Wednesday, October 24, 2018

One step ahead of the hangman.


I write this blog a day or two or three days before I post it. Usually, I have a post or two in the well, but there are times, like today, when it’s almost three o’clock in the afternoon and I have nothing for the next day.

It has nearly everything to do with my own neuroses that I feel compelled to write every day. In fact, I try to post most mornings by 8AM—earlier if possible. That means that on occasion I feel a tremendous amount of pressure to have an idea when I have none.

Fortunately, over the 11½ years I’ve been doing this, I’ve found a few safety valves. I have my stories about my Uncle Slappy and his Slap of the Week. I have my tales of the Tempus Fugit and my baseball stories from my long season down in Saltillo, Mexico. And I have my semi-irregular “Nobody Asked me but…” When I’m in a jam, I can usually bang out one of those posts.

It takes a lot, I think, to write as much as I do while still holding down a full-time job. But I’ve learned to write, during my career and through my blogging, by writing. Writing, in short, begets writing. I wish I knew how to say that in Latin—because to my ears it sounds pretty wise.  Something like: auctores scripto facit.

There’s a notion in the world today—you hear it, heretically, even from the highest precincts in our industry—that everyone is creative.

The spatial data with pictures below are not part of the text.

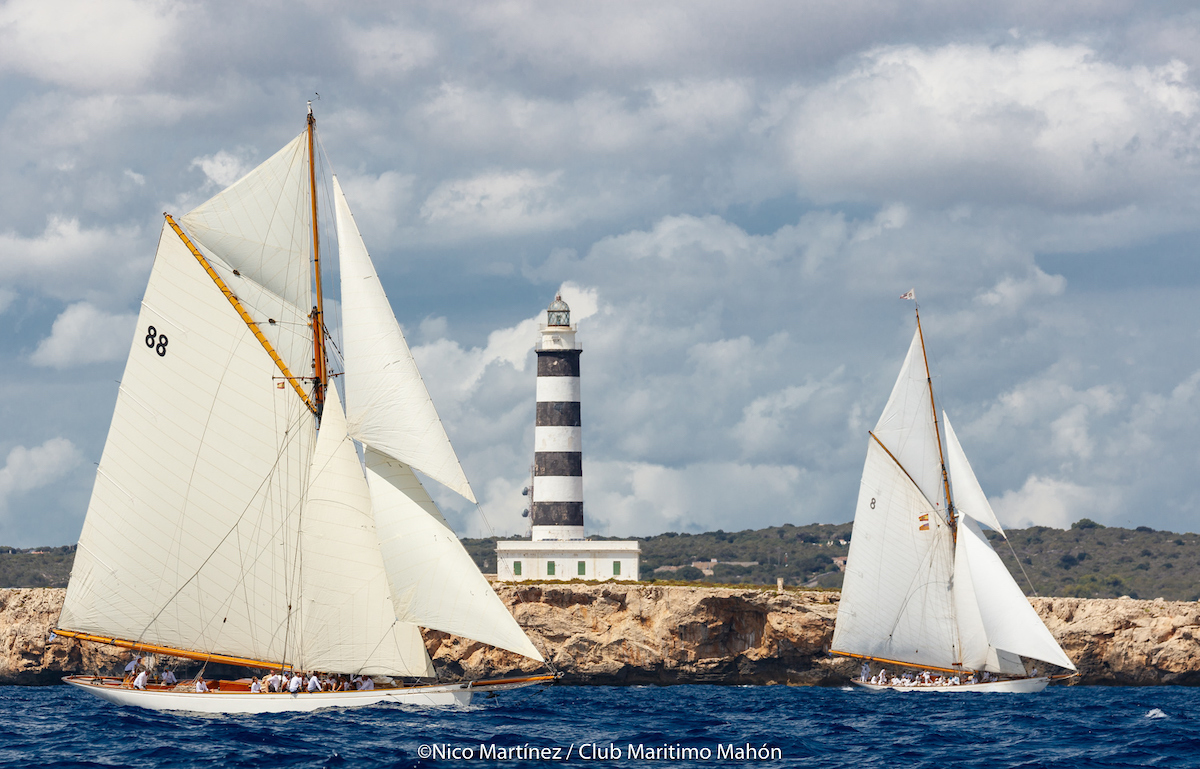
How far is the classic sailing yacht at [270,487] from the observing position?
35094 millimetres

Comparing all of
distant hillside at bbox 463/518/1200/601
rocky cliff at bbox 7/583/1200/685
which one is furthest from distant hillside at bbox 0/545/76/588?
rocky cliff at bbox 7/583/1200/685

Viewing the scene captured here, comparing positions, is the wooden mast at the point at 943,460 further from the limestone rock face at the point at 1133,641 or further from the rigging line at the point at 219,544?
the rigging line at the point at 219,544

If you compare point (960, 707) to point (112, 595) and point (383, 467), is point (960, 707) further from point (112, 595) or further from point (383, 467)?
point (112, 595)

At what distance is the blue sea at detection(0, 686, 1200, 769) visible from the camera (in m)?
Answer: 27.6

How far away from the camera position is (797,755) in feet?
96.6

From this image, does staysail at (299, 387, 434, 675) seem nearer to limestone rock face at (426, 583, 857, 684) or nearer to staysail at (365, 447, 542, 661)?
staysail at (365, 447, 542, 661)

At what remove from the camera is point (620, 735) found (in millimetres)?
32031

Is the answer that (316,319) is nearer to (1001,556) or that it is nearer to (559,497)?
(559,497)

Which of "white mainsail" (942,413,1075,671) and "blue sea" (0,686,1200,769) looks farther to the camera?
"white mainsail" (942,413,1075,671)

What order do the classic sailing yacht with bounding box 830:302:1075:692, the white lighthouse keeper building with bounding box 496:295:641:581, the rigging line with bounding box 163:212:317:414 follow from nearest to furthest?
the rigging line with bounding box 163:212:317:414 < the classic sailing yacht with bounding box 830:302:1075:692 < the white lighthouse keeper building with bounding box 496:295:641:581

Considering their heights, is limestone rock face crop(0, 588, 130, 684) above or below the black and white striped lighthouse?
below

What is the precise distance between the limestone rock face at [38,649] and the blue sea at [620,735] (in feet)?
42.4

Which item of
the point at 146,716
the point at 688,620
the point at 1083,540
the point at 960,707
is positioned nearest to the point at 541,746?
the point at 146,716

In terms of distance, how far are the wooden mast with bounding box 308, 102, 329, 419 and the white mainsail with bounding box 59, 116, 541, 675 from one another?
11.5 inches
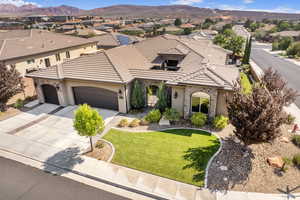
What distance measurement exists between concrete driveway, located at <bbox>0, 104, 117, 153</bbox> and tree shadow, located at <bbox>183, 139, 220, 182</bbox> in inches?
275

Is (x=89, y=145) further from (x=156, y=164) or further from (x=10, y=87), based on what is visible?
(x=10, y=87)

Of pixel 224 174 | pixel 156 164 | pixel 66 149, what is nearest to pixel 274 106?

Let’s suppose for a second that I agree with that. Here’s a distinction I would make, however.

Everyone is creative—but to be a creative, well, that takes work, and training. It takes dedication, persistence and even more work. And it takes the ability to take feedback while remaining true to your original vision. 

You can be creative. And not be able to be a creative. They're vastly different.

That is to say, that anyone can have an idea. “Let’s do a remake of ‘Citizen Kane’ as a musical-comedy.” I suppose you could argue that that idea is a creative one.

However, actually remaking Citizen Kane is much harder than just having a notion about it. Saying something and doing something, in other words, are not the same.

I can watch YouTube videos on changing a filter on my kitchen’s expensive plumbing, on replacing the transmission on my 1966 Simca 1500, or even open-heart surgery. I can conceptually do any of those things. I can do heart surgery, I suppose. But I'm not a heart surgeon. Of course, I can’t, with confidence and intelligence, do any of the aforementioned.

I guess if I were Hegelian, or believed in the Cartesian dialectic, I’d call that a subject-object split. But I’m neither of those things.

And what’s more, I have a blog to write.